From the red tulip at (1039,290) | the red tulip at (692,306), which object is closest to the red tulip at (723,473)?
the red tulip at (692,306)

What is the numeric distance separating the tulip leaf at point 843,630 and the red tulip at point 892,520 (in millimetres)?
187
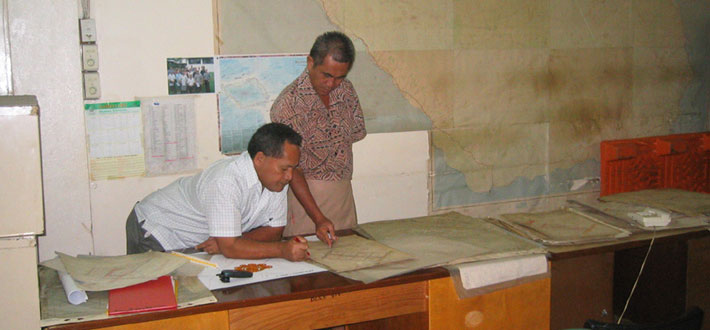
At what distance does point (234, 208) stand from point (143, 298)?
540 millimetres

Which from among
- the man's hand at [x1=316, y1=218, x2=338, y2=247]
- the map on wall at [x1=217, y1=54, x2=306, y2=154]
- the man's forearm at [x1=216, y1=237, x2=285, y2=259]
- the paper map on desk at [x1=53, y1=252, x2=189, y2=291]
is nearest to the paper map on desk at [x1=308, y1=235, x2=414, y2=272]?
the man's hand at [x1=316, y1=218, x2=338, y2=247]

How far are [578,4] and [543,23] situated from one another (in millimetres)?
353

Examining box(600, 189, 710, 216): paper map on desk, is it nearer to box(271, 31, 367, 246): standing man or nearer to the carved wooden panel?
box(271, 31, 367, 246): standing man

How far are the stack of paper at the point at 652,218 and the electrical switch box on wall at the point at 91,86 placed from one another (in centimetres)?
259

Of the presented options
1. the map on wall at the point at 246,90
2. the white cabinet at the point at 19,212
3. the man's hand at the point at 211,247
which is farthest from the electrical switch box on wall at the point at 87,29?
the white cabinet at the point at 19,212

----

● DIRECTION: Change "electrical switch box" to "fuse box" in the part of the records that opens with the line containing "How far are the" and runs through the end of the records. Rewrite only those lines, leaving everything else unchanged.

● SOLVED EXERCISE:
How far are the stack of paper at the point at 652,218 and the fuse box on wall at the point at 91,86 placed from one another (in centimetres)?
259

Of the presented options
1. the map on wall at the point at 246,90
2. the white cabinet at the point at 19,212
3. the man's hand at the point at 211,247
which is farthest from the fuse box on wall at the point at 87,29?
the white cabinet at the point at 19,212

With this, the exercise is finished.